Bonus points for explicitly showing that, if [itex]\pi[/itex] is the projection from R to R/I, that [itex]r \cdot m = \pi(r) \cdot m[/itex]. (where the two [itex]\cdot[/itex] symbols refer to the appropriate scalar products)



One main point is that, in the expression [itex]r \cdot m[/itex] where r is in R and m is in M, it doesn't matter if we mean this product as the scalar product on M, or if we are using r to name an element of R/I, and the product is the scalar product on the R/I-module defined in the problem; the result of the arithmetic expression is the same.
 


Ok, thank you Hurkyl!
Just out of curiosity, what exactly does this result mean, the fact that the set M can be regarded as both an R-module and an R/I-module? Is this mostly a consequence of the properties of the quotient ring R/I (for example of, like you pointed out, the canonical homomorphism from R to R/I)?
I'm finding it hard to wrap my head around it because R and R/I are not isomorphic (possibly not even of the same order if finite) yet behave the same as scalars over M?
 


The more opportunities you have to use this fact, the more it will make sense.
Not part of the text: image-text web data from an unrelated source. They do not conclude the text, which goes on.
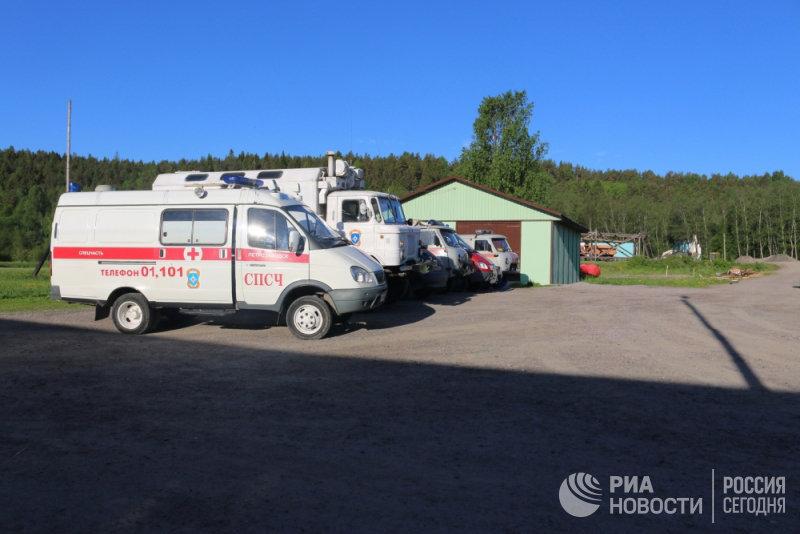 Автомобили скорой помощи и МЧС во время поисковых работ на Ладожском озере, где перевернулась лодка с подростками. 20 июня 2017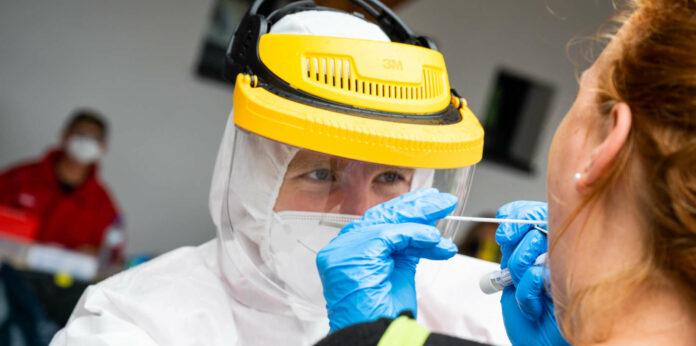 Die zweite Testung aller Mitarbeiter in den 18 vom Corona-Ausbruch betroffenen Betrieben in St. Wolfgang wird am Dienstag abgeschlossen.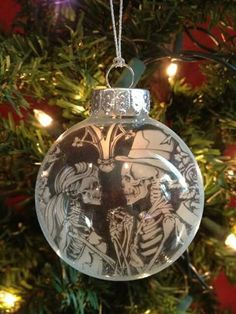 Skull love ornament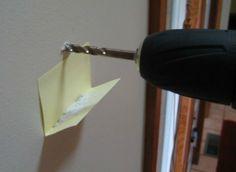 折一張便條紙黏在牆上,在鑽東西的時候屑屑就不會掉在地上到處都是了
You already know that all of the elements of I behave exactly the same as scalar multipliers on M. So what do you get when you impose that they are all congruent? :smile:



Incidentally, there are two well-behaved constructions related to a ring homomorphism f:R --> S.
  • (The underlying group of) any S-module M can be given an R-module structure defined by [itex]r\cdot m = f(r)\cdot m[/itex].
  • By the above, S itself can be viewed as an R-module. For any R-module M, the (underlying group of) the tensor product [itex]S \otimes_R M[/itex] can be given an S-module structure defined by [itex]s \cdot (s' \otimes m) = (ss') \otimes m[/itex].
(These constructions extend to transform S-module homomorphisms into R-module ones and R-module into S-module ones respectively)
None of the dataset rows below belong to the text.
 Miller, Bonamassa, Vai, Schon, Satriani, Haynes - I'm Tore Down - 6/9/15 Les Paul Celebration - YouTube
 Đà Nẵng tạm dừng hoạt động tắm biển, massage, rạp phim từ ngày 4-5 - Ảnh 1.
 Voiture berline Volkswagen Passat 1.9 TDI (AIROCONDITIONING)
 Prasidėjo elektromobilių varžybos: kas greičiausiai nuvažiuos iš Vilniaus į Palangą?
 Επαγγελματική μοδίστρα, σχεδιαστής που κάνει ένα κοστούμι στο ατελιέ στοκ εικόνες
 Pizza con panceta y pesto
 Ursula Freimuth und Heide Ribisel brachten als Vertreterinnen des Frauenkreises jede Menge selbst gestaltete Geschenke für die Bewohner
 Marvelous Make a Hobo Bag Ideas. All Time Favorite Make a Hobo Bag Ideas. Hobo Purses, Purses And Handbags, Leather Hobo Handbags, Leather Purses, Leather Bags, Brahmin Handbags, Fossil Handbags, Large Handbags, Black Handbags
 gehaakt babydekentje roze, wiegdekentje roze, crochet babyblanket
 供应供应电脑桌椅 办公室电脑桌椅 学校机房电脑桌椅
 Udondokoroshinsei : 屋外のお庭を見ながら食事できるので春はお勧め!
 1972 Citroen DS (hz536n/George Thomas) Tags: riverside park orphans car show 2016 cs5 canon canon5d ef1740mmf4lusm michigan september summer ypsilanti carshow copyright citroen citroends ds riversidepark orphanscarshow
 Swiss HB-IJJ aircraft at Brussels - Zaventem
When S is the quotient ring R/I, the constructions are even more well-behaved. The underlying group of the second construction is just (isomorphic to) the quotient [itex]M / IM[/itex]. Furthermore, the two constructions essentially become one-sided inverses -- applying the first construction and then the second construction gives you a module naturally isomorphic to the one you started with.

Roughly speaking, this means that you can view the entire category of R/I-modules as if it was just a subcategory of R-modules. Another way of saying that is that it's unusually simple to use the module theory of R to study the module theory of R/I. How do you identify which R modules are also R/I modules under this correspondence? They are the ones with [itex]I \subseteq Ann(M)[/itex].